REQUEST | Which items below contain the string "Cortina"? Pull out each one in full, counting a match only when the case is the same.

DATASET CONTENT |
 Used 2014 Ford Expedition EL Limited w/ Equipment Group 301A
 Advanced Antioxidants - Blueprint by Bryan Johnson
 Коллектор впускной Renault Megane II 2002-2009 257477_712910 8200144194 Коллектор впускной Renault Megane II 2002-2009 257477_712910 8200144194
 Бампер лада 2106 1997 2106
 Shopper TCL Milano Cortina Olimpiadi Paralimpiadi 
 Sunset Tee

...

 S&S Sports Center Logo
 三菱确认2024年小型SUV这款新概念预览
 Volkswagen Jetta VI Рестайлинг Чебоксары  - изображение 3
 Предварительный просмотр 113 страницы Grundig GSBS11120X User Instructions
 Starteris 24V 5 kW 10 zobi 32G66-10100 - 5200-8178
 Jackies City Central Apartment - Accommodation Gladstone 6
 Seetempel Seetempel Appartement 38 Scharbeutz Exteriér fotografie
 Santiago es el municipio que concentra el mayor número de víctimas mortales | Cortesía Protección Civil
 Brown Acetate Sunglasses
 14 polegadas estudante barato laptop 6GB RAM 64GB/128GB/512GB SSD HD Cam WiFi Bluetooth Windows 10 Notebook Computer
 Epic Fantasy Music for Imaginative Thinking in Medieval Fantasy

EXERCISE RESPONSE |
 Shopper TCL Milano Cortina Olimpiadi Paralimpiadi 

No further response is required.